To the Lighthouse (again)
Twenty years ago this fall, I was starting college. Hoping (obsessively) to finally feel like I found my people, running cross country (also, unsurprisingly, obsessively), and having the earliest, distant notions of what my adult life would be like. I thought I would have mismatching bowls from Anthropologie and live in San Fransisco and then later New York.
There are lots of times when I’m walking down the street noticing how the autumn light is beautiful in the way it always is in New England, or obsessing over some of the same things I’ve obsessed over most of my life, when I’ll be particularly struck by how I never could have imagined this year. Not just the pandemic, but the Trump presidency (that Trump would be someone whose name I’d even know—had I heard of him? Probably just from buildings I’d passed in Manhattan and the cameo in Home Alone II?), pocket-sized computers, social media, GPS watches, having a kindergartener. Dropping my kindergartener off for school in a face mask. Did hand sanitizer even exist in 2000? I’d never seen it.
In the fall of 1999 I was reading To the Lighthouse for the first time. My very grouchy AP English teacher assigned the book with little—or maybe even no—direction. Here’s this book, read it by next week, then write a 3-5 page paper about it. I didn’t understand very much about the book; the paper I wrote was about how I felt embarrassed to identify with Mr. Ramsay more than Mrs. Ramsay (this was a weird paper to write, but my grouchy non-direction-giving teacher actually liked it, and perhaps this was the beginning of me writing weird essays about books that were also essays about myself).
At graduation, I smuggled my school-issued copy of the book back out of the classroom and took it with me to college. I was assigned to read it again there, and again, loved, but did not understand it. In graduate school, I took a Woolf and Faulkner seminar with a smart, kind woman and finally started to make some sense of what was going on, or at least what Woolf was doing. Windows, light, time, art, beauty. In high school we’d talked so much about the truth and beauty (we read Joyce in that class too, even more incomprehensibly, and although I’m not Catholic, that sermon scene in Portrait of the Artist as a Young Man elicited the strongest and strangest panic I’ve ever experienced in response to a book)), but in all those conversations it had never really been clear what these abstract notions had to do with the characters in the novel. Finally, in that grad class I started to see a little of this, and in my book—the same one I smuggled out of AP English more than 20 years ago—the annotations grow more useful, the handwriting messier, as readings go on.

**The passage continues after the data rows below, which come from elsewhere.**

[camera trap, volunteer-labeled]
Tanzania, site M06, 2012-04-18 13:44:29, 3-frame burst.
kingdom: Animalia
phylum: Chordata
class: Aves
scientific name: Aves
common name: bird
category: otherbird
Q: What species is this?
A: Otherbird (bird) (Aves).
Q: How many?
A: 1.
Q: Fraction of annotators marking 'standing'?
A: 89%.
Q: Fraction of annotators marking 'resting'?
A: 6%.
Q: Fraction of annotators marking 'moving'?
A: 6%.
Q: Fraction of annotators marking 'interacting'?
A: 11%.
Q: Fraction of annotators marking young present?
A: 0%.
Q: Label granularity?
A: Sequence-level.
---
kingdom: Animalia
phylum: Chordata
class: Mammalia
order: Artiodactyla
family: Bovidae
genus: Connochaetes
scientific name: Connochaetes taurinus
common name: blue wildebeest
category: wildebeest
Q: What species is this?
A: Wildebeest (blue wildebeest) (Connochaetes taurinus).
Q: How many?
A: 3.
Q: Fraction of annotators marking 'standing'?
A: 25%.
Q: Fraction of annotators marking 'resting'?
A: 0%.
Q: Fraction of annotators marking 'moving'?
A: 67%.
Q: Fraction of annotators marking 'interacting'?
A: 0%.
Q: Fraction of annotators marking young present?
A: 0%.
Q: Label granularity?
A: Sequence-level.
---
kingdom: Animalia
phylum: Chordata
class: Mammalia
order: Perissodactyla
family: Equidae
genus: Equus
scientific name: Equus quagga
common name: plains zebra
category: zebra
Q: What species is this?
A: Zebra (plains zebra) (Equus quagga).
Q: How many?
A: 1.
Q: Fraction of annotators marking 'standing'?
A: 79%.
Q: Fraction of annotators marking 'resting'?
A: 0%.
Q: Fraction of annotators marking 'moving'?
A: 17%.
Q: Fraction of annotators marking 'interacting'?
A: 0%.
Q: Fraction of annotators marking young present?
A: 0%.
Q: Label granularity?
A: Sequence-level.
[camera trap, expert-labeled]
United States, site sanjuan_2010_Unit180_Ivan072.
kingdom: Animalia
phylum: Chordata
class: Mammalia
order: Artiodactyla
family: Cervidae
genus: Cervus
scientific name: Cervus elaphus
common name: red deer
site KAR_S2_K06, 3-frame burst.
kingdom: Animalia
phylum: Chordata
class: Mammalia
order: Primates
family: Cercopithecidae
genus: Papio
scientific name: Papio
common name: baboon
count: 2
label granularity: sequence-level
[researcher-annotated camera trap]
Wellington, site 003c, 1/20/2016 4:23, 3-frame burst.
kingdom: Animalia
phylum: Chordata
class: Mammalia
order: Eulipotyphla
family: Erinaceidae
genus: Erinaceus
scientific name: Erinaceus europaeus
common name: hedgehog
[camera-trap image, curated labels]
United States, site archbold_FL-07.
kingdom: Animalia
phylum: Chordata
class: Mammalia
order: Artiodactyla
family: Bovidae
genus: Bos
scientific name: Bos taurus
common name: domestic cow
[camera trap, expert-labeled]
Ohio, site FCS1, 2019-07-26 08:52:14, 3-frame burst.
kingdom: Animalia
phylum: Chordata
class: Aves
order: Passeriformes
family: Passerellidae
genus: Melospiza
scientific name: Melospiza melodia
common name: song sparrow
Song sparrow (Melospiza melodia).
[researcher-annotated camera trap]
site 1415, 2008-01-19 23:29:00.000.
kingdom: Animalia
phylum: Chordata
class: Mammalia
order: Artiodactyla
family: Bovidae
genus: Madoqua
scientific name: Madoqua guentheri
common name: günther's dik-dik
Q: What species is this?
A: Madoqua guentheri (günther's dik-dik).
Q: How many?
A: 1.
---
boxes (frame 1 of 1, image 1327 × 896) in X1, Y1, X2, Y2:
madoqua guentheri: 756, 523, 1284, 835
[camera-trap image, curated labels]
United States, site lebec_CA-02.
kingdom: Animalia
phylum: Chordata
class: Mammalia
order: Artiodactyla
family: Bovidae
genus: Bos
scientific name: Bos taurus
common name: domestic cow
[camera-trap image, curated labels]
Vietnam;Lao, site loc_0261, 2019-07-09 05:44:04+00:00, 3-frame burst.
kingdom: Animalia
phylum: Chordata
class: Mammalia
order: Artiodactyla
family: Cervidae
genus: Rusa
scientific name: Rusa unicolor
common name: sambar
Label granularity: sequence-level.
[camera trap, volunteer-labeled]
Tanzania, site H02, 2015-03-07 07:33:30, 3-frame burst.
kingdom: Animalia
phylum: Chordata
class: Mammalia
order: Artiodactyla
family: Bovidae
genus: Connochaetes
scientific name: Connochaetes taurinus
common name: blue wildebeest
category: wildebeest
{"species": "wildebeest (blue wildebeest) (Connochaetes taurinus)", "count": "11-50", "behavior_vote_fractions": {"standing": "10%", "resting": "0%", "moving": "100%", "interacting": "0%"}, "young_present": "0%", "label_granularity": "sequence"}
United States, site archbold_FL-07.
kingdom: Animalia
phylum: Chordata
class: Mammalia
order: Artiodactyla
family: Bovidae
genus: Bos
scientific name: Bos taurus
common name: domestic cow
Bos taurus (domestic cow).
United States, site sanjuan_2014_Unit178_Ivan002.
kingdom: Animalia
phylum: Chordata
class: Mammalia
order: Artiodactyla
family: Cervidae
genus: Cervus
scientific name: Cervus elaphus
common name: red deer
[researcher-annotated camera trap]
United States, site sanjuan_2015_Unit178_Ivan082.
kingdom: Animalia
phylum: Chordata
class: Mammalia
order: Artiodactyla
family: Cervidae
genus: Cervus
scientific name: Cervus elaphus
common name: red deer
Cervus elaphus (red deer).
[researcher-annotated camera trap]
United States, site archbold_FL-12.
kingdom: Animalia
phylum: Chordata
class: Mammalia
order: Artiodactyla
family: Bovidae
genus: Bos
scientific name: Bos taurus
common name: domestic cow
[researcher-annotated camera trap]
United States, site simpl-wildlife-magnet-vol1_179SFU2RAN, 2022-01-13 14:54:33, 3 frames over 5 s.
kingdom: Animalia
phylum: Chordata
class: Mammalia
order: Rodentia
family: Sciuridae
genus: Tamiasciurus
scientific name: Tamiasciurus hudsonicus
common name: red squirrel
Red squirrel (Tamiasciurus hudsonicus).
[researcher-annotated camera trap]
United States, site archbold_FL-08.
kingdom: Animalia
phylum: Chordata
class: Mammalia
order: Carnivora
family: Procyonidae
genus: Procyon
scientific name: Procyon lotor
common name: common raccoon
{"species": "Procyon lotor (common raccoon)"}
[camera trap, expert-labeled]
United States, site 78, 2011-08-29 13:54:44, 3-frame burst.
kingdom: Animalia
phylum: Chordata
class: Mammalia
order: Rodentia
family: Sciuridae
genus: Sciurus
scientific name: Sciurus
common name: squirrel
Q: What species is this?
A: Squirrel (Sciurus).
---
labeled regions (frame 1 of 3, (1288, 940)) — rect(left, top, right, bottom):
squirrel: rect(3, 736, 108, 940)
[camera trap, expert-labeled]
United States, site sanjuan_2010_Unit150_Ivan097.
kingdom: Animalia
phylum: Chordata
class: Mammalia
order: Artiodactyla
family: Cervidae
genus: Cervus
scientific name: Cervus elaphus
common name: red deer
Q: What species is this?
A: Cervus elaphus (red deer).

I assigned the novel to my own high school students and felt irrationally enraged when it was clear they were not reading it. I was teaching four different classes, three of them (including this AP class) for the first time and barely had time to stay a day ahead of them. I can’t imagine I introduced the novel any more meaningfully than the grouchy teacher had to me.
But now! I’m reading it now in this awful, strange, hard, exhausting, intimate year. And it’s as much about failure and disappointment and marriage and compromise and loneliness and incompatibility and legacy as it is about Art and Beauty and Truth. Or: Art and Beauty and Truth are not only relevant to the painting Lily Briscoe finally finishes at the end of the book, but to the knitting Mrs. Ramsay’s doing, to the way she’s raising her children.
Now there are five sets of annotations in my book:
1999: I am 17, think I want to be a writer and must escape suburbia and Truth and Beauty are Very Important.
2001: I am 18, more concerned with who I might kiss at the parties my college track team hosts than my To the Lighthouse paper, but in some visceral, distorted, incoherent place, I love this book.
2007: I am in a relationship that is not right but unwilling to admit that, and as a result able to hear every word of my professor’s lectures and carefully annotate every critical essay on Woolf.
2014: I am exhausted, 6 months pregnant, newly married, and overwhelmed. I’m teaching a book to high school students that I barely understand.
2020: The world is burning, literally and figuratively. I am tired and sad and I love my family and writing in a way that finally makes clear why it was so embarrassing to identify with Mr. Ramsay.